Barrett made an appealing first impression in 2017, during her confirmation hearings to the federal bench. She and her husband are the parents of seven children. For many years, she was a popular professor at Notre Dame Law School, which she also attended and from which she graduated summa cum laude. She clerked on the Supreme Court for Justice Scalia. As a judge on the Seventh Circuit, she has been a reliable conservative voice. Even liberal peers in the academy find her personable. She will probably do well in providing the artful non-answers that are the currency of Supreme Court confirmation hearings before the Senate Judiciary Committee, just as she did in 2017.
But there should be no doubt about why Barrett has been chosen. Much of the commentary about her selection will focus on the issue of abortion, and her likely role in overturning Roe v. Wade. During the 2016 campaign, Trump repeatedly promised to appoint Justices who would vote to overrule that landmark, and with his three selections, including Neil Gorsuch and Brett Kavanaugh, he appears to have delivered. Barrett is not only a member of a conservative organization within the Catholic Church; her legal writings, and the views of some who know her, suggest that she would overturn Roe.
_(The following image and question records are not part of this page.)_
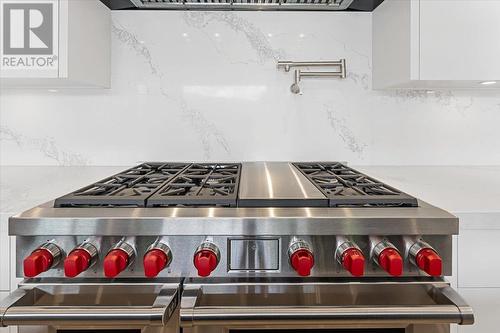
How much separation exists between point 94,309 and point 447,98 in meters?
1.67

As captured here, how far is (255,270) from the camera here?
2.99 ft

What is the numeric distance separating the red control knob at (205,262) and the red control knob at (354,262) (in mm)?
272

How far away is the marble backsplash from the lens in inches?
70.7

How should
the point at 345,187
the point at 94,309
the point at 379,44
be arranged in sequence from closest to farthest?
the point at 94,309 < the point at 345,187 < the point at 379,44

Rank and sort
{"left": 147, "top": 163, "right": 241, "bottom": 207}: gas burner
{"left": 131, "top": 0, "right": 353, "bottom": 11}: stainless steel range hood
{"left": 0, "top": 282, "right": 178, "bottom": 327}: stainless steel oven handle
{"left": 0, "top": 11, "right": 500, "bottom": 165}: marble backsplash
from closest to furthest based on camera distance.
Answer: {"left": 0, "top": 282, "right": 178, "bottom": 327}: stainless steel oven handle → {"left": 147, "top": 163, "right": 241, "bottom": 207}: gas burner → {"left": 131, "top": 0, "right": 353, "bottom": 11}: stainless steel range hood → {"left": 0, "top": 11, "right": 500, "bottom": 165}: marble backsplash

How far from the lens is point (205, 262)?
835 mm

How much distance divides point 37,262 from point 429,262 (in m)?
0.80

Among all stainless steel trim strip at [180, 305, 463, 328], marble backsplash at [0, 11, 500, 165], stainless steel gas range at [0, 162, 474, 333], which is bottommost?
stainless steel trim strip at [180, 305, 463, 328]

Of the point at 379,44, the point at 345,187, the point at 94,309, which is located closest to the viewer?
the point at 94,309

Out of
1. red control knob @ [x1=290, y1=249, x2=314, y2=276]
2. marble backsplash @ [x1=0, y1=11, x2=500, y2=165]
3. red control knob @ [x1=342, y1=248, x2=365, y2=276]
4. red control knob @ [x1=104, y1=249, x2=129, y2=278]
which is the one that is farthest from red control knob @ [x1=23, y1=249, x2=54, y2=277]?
marble backsplash @ [x1=0, y1=11, x2=500, y2=165]

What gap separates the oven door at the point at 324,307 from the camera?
2.73 feet

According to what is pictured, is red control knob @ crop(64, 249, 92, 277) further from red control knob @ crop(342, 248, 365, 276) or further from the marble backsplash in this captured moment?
the marble backsplash

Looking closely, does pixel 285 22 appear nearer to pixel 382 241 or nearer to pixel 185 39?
pixel 185 39

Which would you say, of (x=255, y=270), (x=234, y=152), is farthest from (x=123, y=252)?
(x=234, y=152)
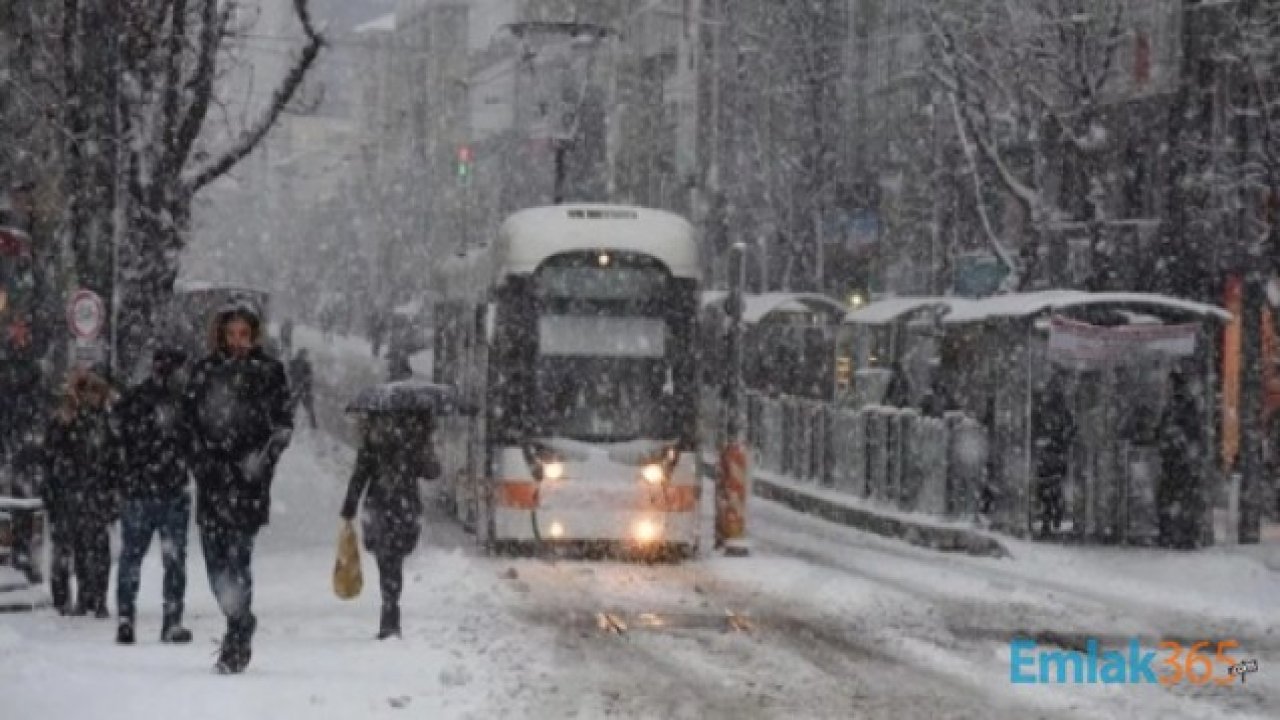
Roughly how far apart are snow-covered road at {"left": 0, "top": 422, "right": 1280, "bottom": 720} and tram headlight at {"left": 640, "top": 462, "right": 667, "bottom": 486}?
888mm

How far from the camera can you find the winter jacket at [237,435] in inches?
474

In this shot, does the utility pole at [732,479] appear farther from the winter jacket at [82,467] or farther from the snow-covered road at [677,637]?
the winter jacket at [82,467]

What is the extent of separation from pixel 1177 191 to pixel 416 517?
87.3 ft

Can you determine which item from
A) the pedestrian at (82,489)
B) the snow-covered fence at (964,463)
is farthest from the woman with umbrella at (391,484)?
the snow-covered fence at (964,463)

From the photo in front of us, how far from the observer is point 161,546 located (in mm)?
13758

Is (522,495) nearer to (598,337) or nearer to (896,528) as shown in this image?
(598,337)

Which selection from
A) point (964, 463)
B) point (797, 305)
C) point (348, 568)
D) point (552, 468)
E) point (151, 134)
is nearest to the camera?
point (348, 568)

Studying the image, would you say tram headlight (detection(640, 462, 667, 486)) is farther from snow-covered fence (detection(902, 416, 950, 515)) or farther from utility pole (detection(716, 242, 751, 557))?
snow-covered fence (detection(902, 416, 950, 515))

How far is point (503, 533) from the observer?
2038 centimetres

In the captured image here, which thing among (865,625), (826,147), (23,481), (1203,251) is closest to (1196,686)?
(865,625)

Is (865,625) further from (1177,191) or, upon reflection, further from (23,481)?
(1177,191)

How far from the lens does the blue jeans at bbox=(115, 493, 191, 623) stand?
537 inches

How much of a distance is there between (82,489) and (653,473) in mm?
6861

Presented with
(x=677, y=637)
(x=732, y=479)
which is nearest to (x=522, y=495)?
(x=732, y=479)
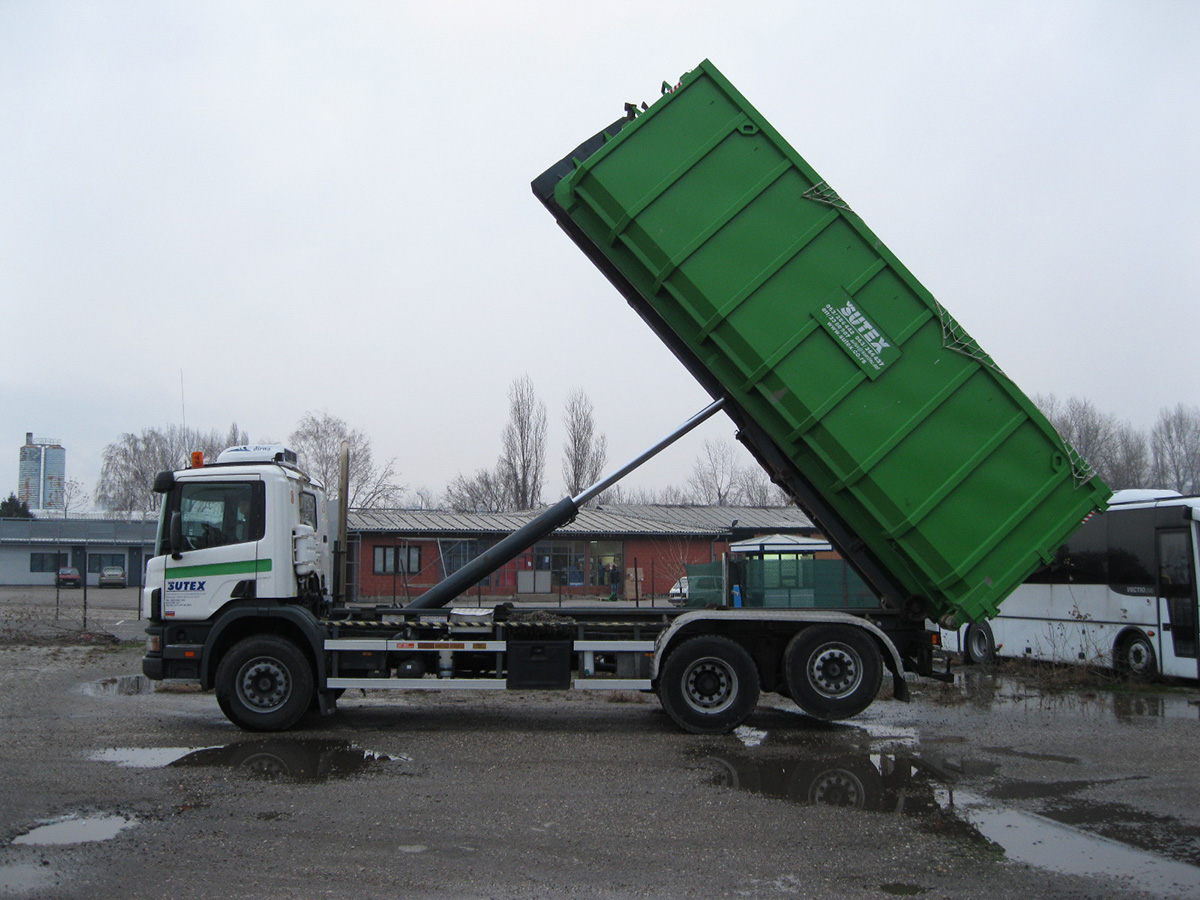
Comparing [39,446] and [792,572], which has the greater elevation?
[39,446]

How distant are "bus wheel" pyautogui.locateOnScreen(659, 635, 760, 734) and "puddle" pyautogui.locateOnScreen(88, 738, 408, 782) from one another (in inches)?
107

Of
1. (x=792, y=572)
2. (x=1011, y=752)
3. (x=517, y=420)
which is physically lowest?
(x=1011, y=752)

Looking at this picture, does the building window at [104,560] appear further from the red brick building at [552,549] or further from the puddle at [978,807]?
the puddle at [978,807]

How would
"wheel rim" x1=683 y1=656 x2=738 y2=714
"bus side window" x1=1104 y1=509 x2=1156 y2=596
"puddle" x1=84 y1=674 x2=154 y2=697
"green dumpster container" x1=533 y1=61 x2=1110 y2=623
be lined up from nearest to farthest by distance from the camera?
"green dumpster container" x1=533 y1=61 x2=1110 y2=623, "wheel rim" x1=683 y1=656 x2=738 y2=714, "puddle" x1=84 y1=674 x2=154 y2=697, "bus side window" x1=1104 y1=509 x2=1156 y2=596

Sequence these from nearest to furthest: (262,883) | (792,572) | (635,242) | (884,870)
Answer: (262,883) → (884,870) → (635,242) → (792,572)

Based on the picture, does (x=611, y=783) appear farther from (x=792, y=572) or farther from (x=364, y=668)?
(x=792, y=572)

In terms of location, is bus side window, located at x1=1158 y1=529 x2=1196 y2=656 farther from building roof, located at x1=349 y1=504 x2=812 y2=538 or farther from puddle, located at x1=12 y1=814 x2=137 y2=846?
building roof, located at x1=349 y1=504 x2=812 y2=538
Still, it’s worth remembering the real priorities of Trump and Mitch McConnell, the Senate Majority Leader, in this nomination. They’re happy to accommodate the anti-abortion base of the Republican Party, but an animating passion of McConnell’s career has been the deregulation of political campaigns. The Supreme Court’s Citizens United decision brought the issue to wide public attention, but McConnell has been crusading about it for decades. He wants the money spigot kept open, so that he can protect his Senate majority and the causes for which it stands. This, too, is why the Federalist Society has been so lavishly funded over the years, and why it has expanded from a mere campus organization into a national behemoth for lawyers and students. Under Republican Presidents, Federalist Society events have come to operate as auditions for judicial appointments. The corporate interests funding the growth of the Federalist Society probably weren’t especially interested in abortion, but they were almost certainly committed to crippling the regulatory state.
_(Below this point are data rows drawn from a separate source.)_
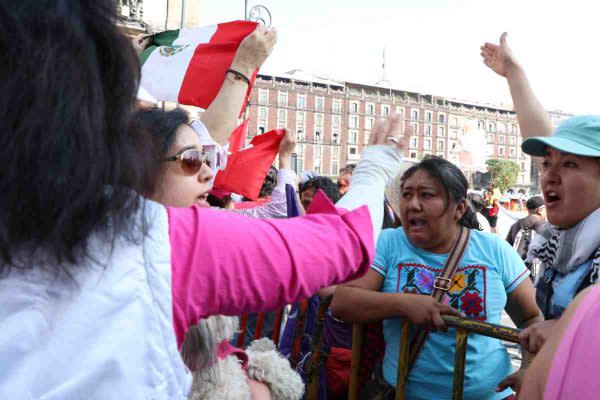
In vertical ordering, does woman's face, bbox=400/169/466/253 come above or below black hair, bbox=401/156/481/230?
below

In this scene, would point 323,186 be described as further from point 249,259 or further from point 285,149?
point 249,259

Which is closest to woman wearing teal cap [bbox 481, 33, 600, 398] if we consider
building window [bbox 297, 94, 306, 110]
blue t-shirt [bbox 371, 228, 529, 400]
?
blue t-shirt [bbox 371, 228, 529, 400]

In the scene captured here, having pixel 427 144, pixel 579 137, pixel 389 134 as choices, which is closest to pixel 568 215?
pixel 579 137

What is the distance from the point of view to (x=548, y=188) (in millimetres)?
2133

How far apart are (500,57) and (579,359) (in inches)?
90.6

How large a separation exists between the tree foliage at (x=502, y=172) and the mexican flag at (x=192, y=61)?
89953 mm

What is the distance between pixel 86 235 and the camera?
947mm

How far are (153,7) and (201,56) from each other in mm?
17622

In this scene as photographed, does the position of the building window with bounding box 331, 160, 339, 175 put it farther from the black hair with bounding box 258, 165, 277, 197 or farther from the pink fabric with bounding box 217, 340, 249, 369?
the pink fabric with bounding box 217, 340, 249, 369

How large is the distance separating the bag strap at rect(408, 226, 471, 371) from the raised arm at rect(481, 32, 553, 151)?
1.85 ft

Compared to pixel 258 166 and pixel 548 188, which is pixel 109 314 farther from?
pixel 258 166

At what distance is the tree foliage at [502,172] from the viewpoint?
8956 centimetres

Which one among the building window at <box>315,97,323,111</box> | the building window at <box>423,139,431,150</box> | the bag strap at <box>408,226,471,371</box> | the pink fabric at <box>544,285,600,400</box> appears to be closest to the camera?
the pink fabric at <box>544,285,600,400</box>

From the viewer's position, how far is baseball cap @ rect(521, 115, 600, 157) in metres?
1.97
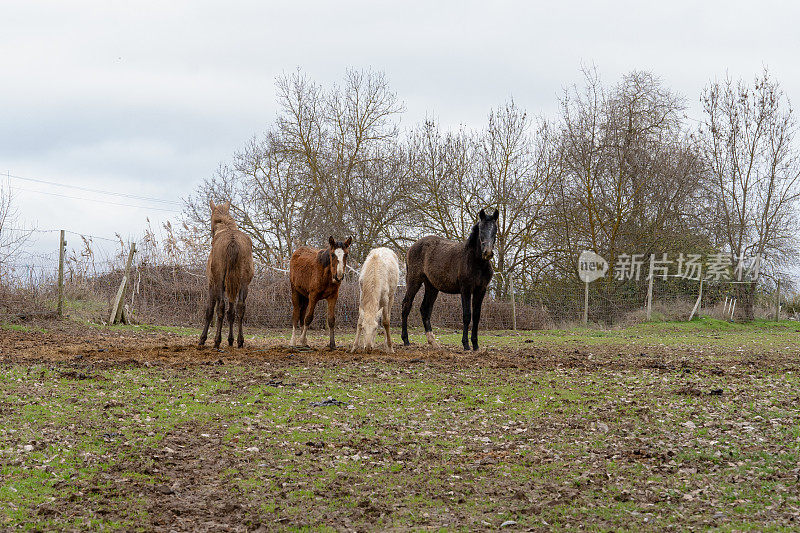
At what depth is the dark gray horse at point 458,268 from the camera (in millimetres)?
11820

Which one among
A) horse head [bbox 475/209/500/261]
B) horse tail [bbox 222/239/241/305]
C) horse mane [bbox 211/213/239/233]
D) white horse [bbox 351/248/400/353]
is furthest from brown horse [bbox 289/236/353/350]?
horse head [bbox 475/209/500/261]

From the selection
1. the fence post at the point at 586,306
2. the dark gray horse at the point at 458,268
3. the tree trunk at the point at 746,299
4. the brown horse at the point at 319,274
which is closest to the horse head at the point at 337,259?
the brown horse at the point at 319,274

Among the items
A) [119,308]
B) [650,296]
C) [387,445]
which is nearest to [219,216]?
[119,308]

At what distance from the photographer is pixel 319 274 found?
37.0 feet

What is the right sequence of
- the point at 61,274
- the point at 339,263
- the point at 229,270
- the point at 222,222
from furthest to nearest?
the point at 61,274 < the point at 222,222 < the point at 229,270 < the point at 339,263

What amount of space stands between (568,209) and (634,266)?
3146 mm

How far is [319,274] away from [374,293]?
103 centimetres

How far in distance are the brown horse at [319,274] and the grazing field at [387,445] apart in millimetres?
1520

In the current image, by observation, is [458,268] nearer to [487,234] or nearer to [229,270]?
[487,234]

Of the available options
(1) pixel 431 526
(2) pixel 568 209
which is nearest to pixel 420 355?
(1) pixel 431 526

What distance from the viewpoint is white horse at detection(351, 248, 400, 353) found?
10906 mm

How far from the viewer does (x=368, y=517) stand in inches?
170

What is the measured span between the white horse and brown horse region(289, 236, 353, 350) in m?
0.41

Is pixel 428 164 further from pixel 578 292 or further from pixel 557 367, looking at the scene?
pixel 557 367
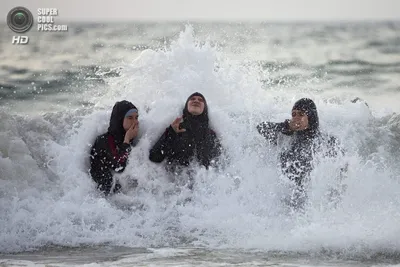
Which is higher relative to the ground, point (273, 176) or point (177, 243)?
point (273, 176)

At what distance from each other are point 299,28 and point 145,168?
20.9m

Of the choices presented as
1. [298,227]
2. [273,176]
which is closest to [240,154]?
[273,176]

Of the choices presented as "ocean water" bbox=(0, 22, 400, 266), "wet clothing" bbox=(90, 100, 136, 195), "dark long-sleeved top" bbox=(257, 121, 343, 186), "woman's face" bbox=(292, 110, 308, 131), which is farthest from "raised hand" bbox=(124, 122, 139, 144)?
"woman's face" bbox=(292, 110, 308, 131)

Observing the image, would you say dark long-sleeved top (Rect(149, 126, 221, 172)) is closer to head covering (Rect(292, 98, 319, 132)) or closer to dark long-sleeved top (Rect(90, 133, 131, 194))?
dark long-sleeved top (Rect(90, 133, 131, 194))

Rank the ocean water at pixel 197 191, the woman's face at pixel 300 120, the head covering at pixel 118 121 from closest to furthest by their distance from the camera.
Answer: the ocean water at pixel 197 191 → the woman's face at pixel 300 120 → the head covering at pixel 118 121

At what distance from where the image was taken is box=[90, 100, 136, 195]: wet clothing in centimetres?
788

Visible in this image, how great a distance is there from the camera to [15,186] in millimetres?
8250

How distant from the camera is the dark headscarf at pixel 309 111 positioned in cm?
774

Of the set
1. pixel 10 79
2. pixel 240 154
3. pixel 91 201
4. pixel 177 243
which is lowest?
pixel 177 243

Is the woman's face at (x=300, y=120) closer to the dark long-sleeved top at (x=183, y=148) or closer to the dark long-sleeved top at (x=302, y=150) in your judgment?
the dark long-sleeved top at (x=302, y=150)

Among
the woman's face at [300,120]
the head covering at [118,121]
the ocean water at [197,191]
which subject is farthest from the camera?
the head covering at [118,121]

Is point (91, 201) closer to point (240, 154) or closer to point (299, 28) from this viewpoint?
point (240, 154)

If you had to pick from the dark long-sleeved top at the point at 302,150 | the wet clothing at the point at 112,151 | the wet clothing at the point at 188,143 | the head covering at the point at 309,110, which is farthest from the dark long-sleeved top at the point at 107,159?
the head covering at the point at 309,110

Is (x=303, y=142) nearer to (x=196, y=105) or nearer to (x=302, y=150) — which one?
(x=302, y=150)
Barrett is a product of this movement, and not just because she clerked for Scalia. Her writings and early rulings reflect it. Her financial-disclosure form shows that, in recent years, she has received about seven thousand dollars in honoraria from the Federalist Society and went on ten trips funded by it. But it’s not as if Barrett was bought; she was already sold. The judge has described herself as a “textualist” and an “originalist”—the same words of legal jargon that were associated with Scalia. (She believes in relying on the specific meaning of the words in statutes, not on legislators’ intent. She interprets the Constitution according to her belief in what the words meant when the document was ratified, not what the words mean now.) But these words are abstractions. In the real world, they operate as an agenda to crush labor unions, curtail environmental regulation, constrain the voting rights of minorities, limit government support for health care, and free the wealthy to buy political influence.
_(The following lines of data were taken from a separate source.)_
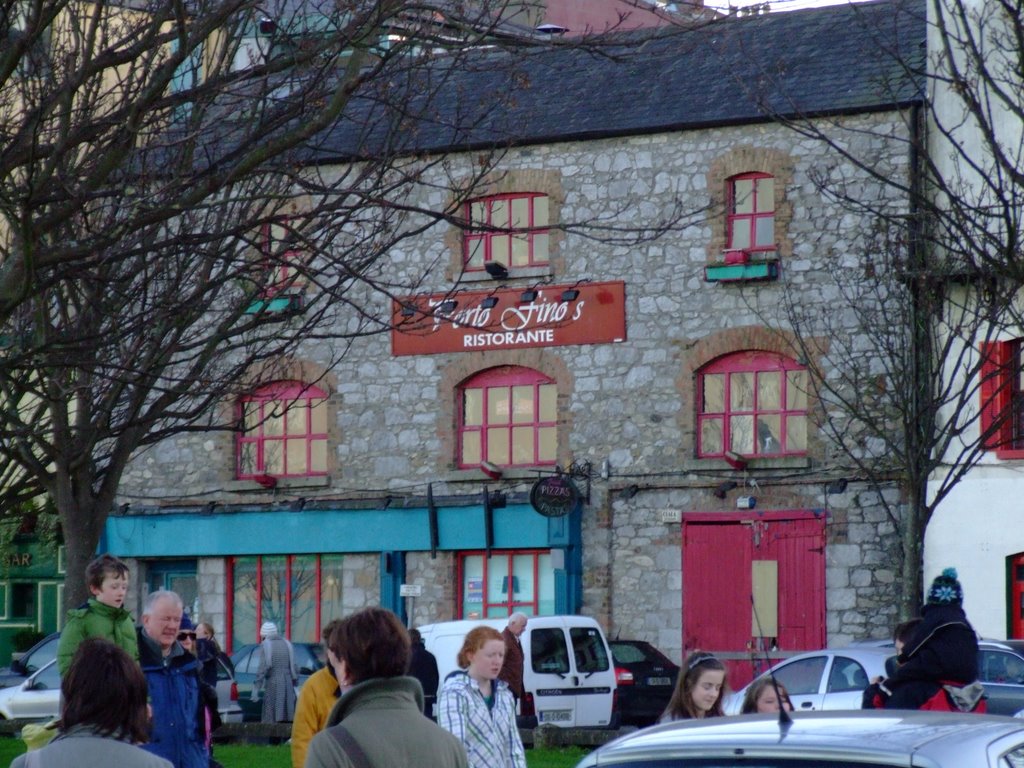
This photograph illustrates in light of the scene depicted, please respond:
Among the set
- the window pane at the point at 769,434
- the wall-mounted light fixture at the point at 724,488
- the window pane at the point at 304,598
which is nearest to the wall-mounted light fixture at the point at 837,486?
the window pane at the point at 769,434

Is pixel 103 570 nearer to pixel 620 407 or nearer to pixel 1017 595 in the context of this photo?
pixel 1017 595

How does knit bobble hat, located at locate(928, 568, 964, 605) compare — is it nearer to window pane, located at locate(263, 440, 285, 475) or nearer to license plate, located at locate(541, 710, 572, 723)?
license plate, located at locate(541, 710, 572, 723)

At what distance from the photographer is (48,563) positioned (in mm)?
32562

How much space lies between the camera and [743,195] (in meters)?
25.3

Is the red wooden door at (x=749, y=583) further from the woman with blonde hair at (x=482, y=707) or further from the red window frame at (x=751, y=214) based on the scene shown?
the woman with blonde hair at (x=482, y=707)

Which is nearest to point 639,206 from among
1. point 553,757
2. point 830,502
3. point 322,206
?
point 830,502

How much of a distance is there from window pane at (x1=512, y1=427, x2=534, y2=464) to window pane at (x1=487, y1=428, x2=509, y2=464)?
130 mm

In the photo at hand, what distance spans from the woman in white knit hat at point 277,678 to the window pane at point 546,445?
6980mm

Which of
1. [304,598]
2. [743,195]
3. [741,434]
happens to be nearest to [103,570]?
[741,434]

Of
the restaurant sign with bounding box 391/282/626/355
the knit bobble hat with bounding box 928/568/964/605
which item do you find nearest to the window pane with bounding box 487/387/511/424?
the restaurant sign with bounding box 391/282/626/355

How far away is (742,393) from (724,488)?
1421 mm

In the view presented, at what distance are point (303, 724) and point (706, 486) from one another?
59.8 ft

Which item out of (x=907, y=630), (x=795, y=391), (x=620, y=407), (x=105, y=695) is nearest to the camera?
(x=105, y=695)

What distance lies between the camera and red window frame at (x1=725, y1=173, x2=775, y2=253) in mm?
25031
It should go without saying that the nomination and the expected confirmation of Barrett in the final days before a Presidential election represent a paramount act of hypocrisy for McConnell and the other Republicans who denied even a hearing to Merrick Garland, President Barack Obama’s choice for the Supreme Court, in 2016. But the fact that these Republicans are willing to risk that charge shows how important the Supreme Court is to them. Far more than a senator, a Supreme Court Justice can deliver on the agenda. The war on abortion is just the start.